[start Excerpted text]
How to Make a Mistake

Often we feel overwhelmed by a situation. We have done everything right but still our plans go awry. We look around us and blame it on the world. This person screwed me; the conditions were not right; etc. And saying this is fine. Sometimes it might be smarter to drop something and forget about it. But sometimes it may be worth stopping for a moment and looking at the situation, and asking yourself whether you can take responsibility for what happened?

Taking responsibility reveals the lesson

It is only when we take responsibility for something do we provide ourselves the opportunity to change the outcome. If you refuse to look at the outcome and say it was someone else’s fault you will never be able to properly see what went wrong and understand how to solve the problem and learn the lesson. It has been said that “What we resist persists, and what we look at goes away”. So maybe you can see that as you open yourself to something rather resisting it, the problem might fall away when you realize that maybe it wasn’t a problem. Maybe what happened was exactly what needed to occur in order for you to move forward and grow into the person that you dreamed of becoming. We live in a society where we have been taught that to make a mistake is “bad”. We spend our whole lives trying to be right but here is something we all need to learn, being right all the time is actually “bad” and learning how to make a mistake in a constructive way is actually so right you wouldn’t believe.
[end Excerpted text]
Given exercise A:
In the essay on making mistakes, what does it say society has taught us about making a mistake?
Given exercise B:
Extend the essay on making mistakes with one or two more paragraphs that pick up after its final sentence.
The material that follows is not needed for anything asked here.
[start Data provided]
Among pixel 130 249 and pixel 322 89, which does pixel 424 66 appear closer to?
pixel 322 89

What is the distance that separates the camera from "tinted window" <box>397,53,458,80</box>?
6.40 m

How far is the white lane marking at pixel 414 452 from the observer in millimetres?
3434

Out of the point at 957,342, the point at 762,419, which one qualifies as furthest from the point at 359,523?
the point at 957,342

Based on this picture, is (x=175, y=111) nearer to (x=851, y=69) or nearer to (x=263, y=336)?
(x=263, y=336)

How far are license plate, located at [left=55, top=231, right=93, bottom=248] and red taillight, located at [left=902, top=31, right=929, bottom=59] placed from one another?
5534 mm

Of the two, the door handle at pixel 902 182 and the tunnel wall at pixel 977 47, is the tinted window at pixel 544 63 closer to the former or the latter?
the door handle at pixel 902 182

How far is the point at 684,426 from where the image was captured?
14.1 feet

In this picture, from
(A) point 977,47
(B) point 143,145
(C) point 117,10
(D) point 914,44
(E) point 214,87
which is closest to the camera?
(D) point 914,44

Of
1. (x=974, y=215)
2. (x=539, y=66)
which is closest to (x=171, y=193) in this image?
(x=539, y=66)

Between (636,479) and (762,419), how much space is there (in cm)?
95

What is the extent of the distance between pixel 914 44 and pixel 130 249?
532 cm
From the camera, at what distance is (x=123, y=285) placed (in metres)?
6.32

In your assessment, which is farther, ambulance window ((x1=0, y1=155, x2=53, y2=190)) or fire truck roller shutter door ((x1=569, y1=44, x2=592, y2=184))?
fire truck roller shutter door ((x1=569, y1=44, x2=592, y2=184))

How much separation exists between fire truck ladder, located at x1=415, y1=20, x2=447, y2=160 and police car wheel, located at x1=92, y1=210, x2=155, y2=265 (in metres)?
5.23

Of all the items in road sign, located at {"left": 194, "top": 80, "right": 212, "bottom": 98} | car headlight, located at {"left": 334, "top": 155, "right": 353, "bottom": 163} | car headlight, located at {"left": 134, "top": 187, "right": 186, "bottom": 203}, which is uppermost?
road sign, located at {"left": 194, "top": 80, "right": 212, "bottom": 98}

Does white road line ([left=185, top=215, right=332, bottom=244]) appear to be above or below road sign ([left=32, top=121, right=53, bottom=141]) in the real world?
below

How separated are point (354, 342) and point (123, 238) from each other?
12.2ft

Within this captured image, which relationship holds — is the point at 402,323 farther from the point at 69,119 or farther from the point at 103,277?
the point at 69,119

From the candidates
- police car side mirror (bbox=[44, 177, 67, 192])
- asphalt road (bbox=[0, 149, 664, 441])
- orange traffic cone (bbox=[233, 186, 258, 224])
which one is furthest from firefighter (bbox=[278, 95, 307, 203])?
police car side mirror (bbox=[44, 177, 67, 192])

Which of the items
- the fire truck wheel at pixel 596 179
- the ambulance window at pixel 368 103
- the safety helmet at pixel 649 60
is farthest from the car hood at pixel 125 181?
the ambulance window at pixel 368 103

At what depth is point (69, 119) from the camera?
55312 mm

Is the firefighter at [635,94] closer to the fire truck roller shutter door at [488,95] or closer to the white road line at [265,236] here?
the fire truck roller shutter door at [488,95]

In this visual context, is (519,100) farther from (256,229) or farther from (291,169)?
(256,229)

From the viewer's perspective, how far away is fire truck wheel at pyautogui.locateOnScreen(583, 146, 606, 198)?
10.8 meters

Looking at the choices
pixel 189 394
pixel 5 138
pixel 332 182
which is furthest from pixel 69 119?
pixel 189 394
[end Data provided]
Exercise result A:
We have been taught that making a mistake is "bad."

Exercise result B:
Mistakes you want to make

It has been shown that taking yourself to the limit where you make mistakes is the greatest way to learn, if you deal with the lesson appropriately. Instead of reacting, slow down. Don’t take the mistake as a failure, as a personal attack on your sense of self-worth, but realize that this is one step closer to reaching your goal. This mistake is not an error but instead an opportunity to learn. The more our minds and bodies create impulses that experience and overcome difficulties, the better we will be able to handle these problems in the future. The better we handle problems, the faster we can deal with them to the point where they are no longer problems but a momentary challenge, just like the way a baby learnt to walk. At first even crawling was a serious problem but eventually the baby learnt how to crawl, and then how to steps. Walking suddenly became only a challenge and ultimately it was so automatic that not only did the baby not have to even think about walking, but as the child grew up it could do things like running and surfing as easily as breathing. Without these mistakes the baby would have never made it past the first step.

Outside of now

So ask yourself could this problem be a part of your lesson in order to reach your goals. Try looking at the situation from a higher perspective, one that is outside of only the present moment. Instead think about what this experience means to you in a year’s time or five years time. Now look back and look at how relevant this problem in the scheme of your life that has been. By looking at the problem at hand as a lesson to learn rather than a mistake, you create your space as the actor not the reactor of your life.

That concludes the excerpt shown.